2017 Grateful 3

Time is something each of us gets in equal, albeit limited amounts. We each get 24 hours in a day, 7 days in a week, 52 weeks in a year. Some of us get more years than others, but their makeup is the same. Time is one of the most valuable commodities we have. We sell it for wages. We barter it for help. We donate it to good causes. We spend it on family and friends. And we waste some of it, too. Coming up to Christmas, a lack of time is one of the loudest complaints heard. There’s so much to do. So many places to go, so many people to meet. And the closer it gets to Christmas, the shorter time gets. This is particularly true, I think, in the expat world, as we ready ourselves to go home, where we begin the battle with time all over again.

And yet, today, on a Saturday so close to Christmas, the turnout in Szilaspogony, in Nógrád county, Hungary, was nothing short of amazing. Volunteers from America, Canada, England, Hungary, Iran, Ireland, Italy, Nigeria, Philippines, Russia and Scotland turned out in force to help decorate the village nursery. Armed with drills and screwdrivers, furniture was assembled, shelves were mounted, dolls houses and train tracks were put together, pictures were framed, books were unwrapped, cots were mattressed, stools were covered, curtains were hung, and lights were strategically positioned, transforming the old nursery into a fairyland for the village kids. Prior to our visit, the Mayor’s office had organised local volunteers to paint the room with paint we supplied, so we had a blank canvas to work with.

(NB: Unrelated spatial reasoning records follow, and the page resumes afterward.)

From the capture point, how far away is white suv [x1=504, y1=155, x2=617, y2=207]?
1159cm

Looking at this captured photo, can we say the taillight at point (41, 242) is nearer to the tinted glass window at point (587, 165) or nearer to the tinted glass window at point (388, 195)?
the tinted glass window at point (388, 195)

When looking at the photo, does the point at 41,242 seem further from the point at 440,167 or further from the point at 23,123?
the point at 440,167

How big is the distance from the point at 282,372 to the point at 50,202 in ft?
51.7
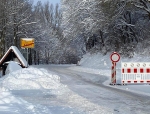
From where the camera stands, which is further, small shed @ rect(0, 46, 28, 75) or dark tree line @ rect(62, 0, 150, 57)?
dark tree line @ rect(62, 0, 150, 57)

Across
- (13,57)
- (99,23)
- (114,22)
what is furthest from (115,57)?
(114,22)

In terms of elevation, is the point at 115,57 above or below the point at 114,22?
below

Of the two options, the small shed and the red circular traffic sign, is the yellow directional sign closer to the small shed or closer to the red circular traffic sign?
the small shed

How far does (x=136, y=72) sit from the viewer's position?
17.5 m

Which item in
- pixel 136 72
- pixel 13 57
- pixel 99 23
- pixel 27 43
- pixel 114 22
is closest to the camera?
pixel 136 72

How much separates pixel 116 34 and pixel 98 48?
23.6ft

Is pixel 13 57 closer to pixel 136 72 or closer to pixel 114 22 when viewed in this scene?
pixel 114 22

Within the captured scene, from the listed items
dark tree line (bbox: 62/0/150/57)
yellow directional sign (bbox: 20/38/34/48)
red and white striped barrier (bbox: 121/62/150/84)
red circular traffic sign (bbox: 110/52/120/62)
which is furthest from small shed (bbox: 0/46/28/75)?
red and white striped barrier (bbox: 121/62/150/84)

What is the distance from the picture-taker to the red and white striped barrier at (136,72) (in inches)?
686

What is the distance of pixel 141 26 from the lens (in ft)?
127

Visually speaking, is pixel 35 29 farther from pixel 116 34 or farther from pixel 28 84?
pixel 28 84

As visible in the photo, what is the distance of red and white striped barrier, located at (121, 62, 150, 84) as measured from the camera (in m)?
17.4

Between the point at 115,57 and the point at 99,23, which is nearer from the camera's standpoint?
the point at 115,57

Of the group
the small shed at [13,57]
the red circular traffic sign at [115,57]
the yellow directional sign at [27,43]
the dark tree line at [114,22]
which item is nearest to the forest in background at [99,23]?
the dark tree line at [114,22]
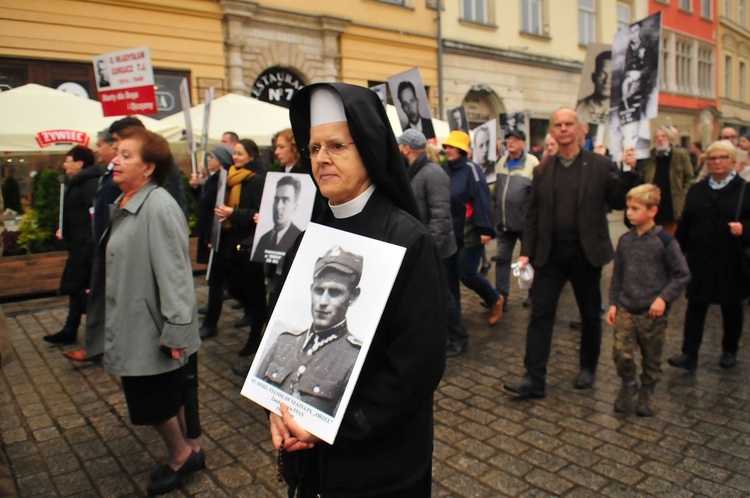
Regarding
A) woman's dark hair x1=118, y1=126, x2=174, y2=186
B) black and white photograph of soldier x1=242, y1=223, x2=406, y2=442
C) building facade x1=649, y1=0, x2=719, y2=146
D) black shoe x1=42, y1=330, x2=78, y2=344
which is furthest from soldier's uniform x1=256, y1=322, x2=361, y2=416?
building facade x1=649, y1=0, x2=719, y2=146

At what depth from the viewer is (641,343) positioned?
4.13 meters

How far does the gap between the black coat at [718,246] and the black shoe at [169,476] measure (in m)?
4.04

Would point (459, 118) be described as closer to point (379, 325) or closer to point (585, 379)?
point (585, 379)

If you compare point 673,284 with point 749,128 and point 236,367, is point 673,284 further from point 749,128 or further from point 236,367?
point 749,128

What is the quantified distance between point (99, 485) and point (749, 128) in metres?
46.6

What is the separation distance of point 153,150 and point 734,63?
44.2 m

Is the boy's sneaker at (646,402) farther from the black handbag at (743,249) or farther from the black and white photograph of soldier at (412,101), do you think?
the black and white photograph of soldier at (412,101)

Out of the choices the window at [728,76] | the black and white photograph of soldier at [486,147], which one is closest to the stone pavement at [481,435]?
the black and white photograph of soldier at [486,147]

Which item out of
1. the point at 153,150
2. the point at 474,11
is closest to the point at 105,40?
the point at 153,150

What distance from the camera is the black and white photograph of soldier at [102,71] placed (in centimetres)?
884

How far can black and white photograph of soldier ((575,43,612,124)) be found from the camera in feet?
23.3

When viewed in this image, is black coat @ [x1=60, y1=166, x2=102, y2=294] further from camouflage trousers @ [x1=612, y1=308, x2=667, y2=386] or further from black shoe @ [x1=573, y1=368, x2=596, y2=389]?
camouflage trousers @ [x1=612, y1=308, x2=667, y2=386]

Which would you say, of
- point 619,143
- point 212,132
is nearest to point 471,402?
point 619,143

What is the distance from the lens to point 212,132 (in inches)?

Szilaspogony has a population of just over 300, about 80 of whom are children. Those aged 3 to 6 attend the village nursery. There’s about 25 of them in all. The local mayor (the first woman to hold such an office in the county), the wonderful Tünde Józsefné Bódi, who is three years into her first five-year term, took the time to fill me in on what was going on locally. Unemployment, surprisingly, isn’t an issue. There is work for all those who want to work; her office sees to that. Her concern is about example. She worries that the village children – who in times past went from the nursery, to primary, secondary, and tertiary education, some graduating as scientists and now working at universities like Oxford – are not being shown the way forward. Parents are concerned with the basics. The children are well turned out and cared for. But there’s a settling … a contentment with just enough, rather than ambition to make a better tomorrow.  Tünde Bíróné Katona, who’s in charge of the Nursery, seconded this. She called it a ‘crisis situation of values’. The children in her care are taught to read and write and count. They learn to socialise with each other. They learn right from wrong. They get the grounding they need to go on to primary school but few, if any, will continue to secondary education. Perhaps just two from each group. The example simply isn’t there. The push isn’t there. The vision isn’t there.

And that got me thinking.

The children, in awe of their new home from home, were a little distracted when it came time for them to put on their play. They acted out the scene at Bethlehem, complete with the Holy Family, shepherds, wise (wo)men, angels, and the star. They watched the audience, not just their parents and teachers, but a bunch of strangers speaking an odd language, who had descended on their village for the day, armed with gifts and good will. I wondered what they thought. What their parents thought. And some part of me hoped that this example might go some way towards giving them a glimpse of a world outside, a world that, with a little application, is within their grasp.

What they might not realise though, is that Clarke & White Property sponsored all the paint needed to refresh the walls and ceiling. On the day, the Canadian Chamber of Commerce donated the cots, mattresses, and curtains, St Andrews Egyesület provided the educational toys, train sets, dolls, board games and such, and the Irish Hungarian Business Circle provided the fixtures and fittings. The rest of us simply showed up. It was quite the cooperation. And all this effort was coordinated by Zsuzsa Bozo and her Letters to Santa charity. The children send in letters to Santa, and his local elves get to work filling out the orders and making their wishes come true. The nursery was in need of a facelift, a remodel. Mayor Tünde told me that some of the furniture  being used had been there in her day, when she was in nursery school, and that, she winked, wasn’t today or yesterday. But more importantly than more modern stuff, brighter toys, newer books, the kids needed to see how special they are, to see relative strangers coming together, working together, to make a difference to their world.

I’m grateful that I got to be part of it. That I got to see the light glimmer in those little minds. That I got to see the spirit of Christmas in action. And that I got fed (the village treated us to a fab lunch featuring all sorts of delicacies, including a delicious wild boar/venison stew). Roll on the 25th. Am ready.